7.9 KiB
Mosaic Stack ↔ Hermes Coordination Resilience
Purpose: document the self-healing coordination patterns that emerged while implementing the Hermes mission toolset, distress-card protocol, and auto-heal watchers, so the same mechanics can be reimplemented in Mosaic Stack or any similar agent platform.
Summary
The coordination layer should be treated as a system of mechanical recovery loops rather than a single interactive agent session.
SIBKISS operational summary
- mission on
- heartbeat always
- resume from packet
- block with
[BLOCKED] - reassign
- keep tasks tiny
- auto-heal dead workers
The design has four parts:
- Atomic task decomposition — workers operate only within a small, explicit scope.
- Distress signaling — workers create a standardized
[BLOCKED]card when they encounter a blocker outside their scope. - Mechanical fallback — if the worker cannot phone home because of rate limits or dead context, a cron-style watcher synthesizes the distress card for them.
- Auto-heal / reassignment — stale workers are reaped, crash-loops are reset, and rate-limited work is reassigned to a different profile/provider.
Why this exists
Observed failure modes:
- Scope creep: a worker completes the target fix, then spends the rest of its budget chasing downstream cascade work.
- Silent failure / dead worker: the worker PID is gone, but the task remains running or blocked.
- Rate-limited worker: the worker is too constrained to create a help card itself, so it spins or fails without a clean handoff.
The answer is not to raise iteration caps or ask the worker to keep trying longer. The answer is to make the coordination layer self-healing and the work items atomic.
Core workflow
1) Atomic task boundaries
Every task should have:
- one concern
- explicit files/packages in scope
- explicit files/packages out of scope
- a maximum file count if possible
- a stated expected iteration budget
When a worker discovers work outside scope, it must stop fixing it and hand off.
2) Worker-authored distress card
If the worker can still report status, it creates a card like:
- Title:
[BLOCKED] t_<source_id> <blocker_type> - Assignee:
tuesday/ orchestrator role - Status:
ready - Body: standardized distress template with source task, blocker type, completed work, cannot-touch scope, and needed action
The orchestrator receives the card, acts on it, and closes the loop.
Routing rules
Distress card routing
- Title:
[BLOCKED] t_<source_id> <blocker_type> - Assignee:
tuesday/ orchestrator role - Status:
ready - Body: standardized distress template with source task, blocker type, completed work, cannot-touch scope, and needed action
- Source task stays linked to the distress card so the recovery trail is auditable
The orchestrator receives the card, acts on it, and closes the loop.

* COLLECTED DATA
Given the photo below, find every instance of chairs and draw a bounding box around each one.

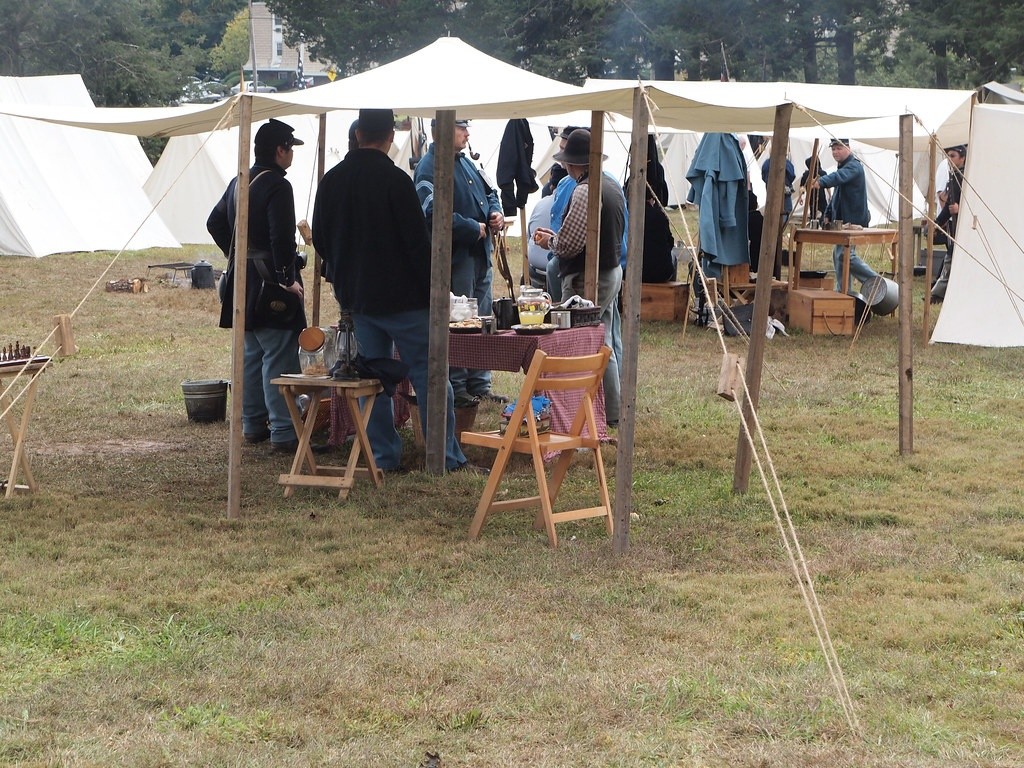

* THE TASKS
A: Reproduce the stretch of the coordination resilience document from "Why this exists" through "work items atomic.".
B: In the coordination resilience document, what does a cron-style watcher do when a worker cannot phone home because of rate limits or dead context?
The lines after the coordination resilience document are separate material.

* THE SOLUTIONS
A:
Why this exists
Observed failure modes:
- Scope creep: a worker completes the target fix, then spends the rest of its budget chasing downstream cascade work.
- Silent failure / dead worker: the worker PID is gone, but the task remains running or blocked.
- Rate-limited worker: the worker is too constrained to create a help card itself, so it spins or fails without a clean handoff.
The answer is not to raise iteration caps or ask the worker to keep trying longer. The answer is to make the coordination layer self-healing and the work items atomic.

B: It synthesizes the distress card for the worker.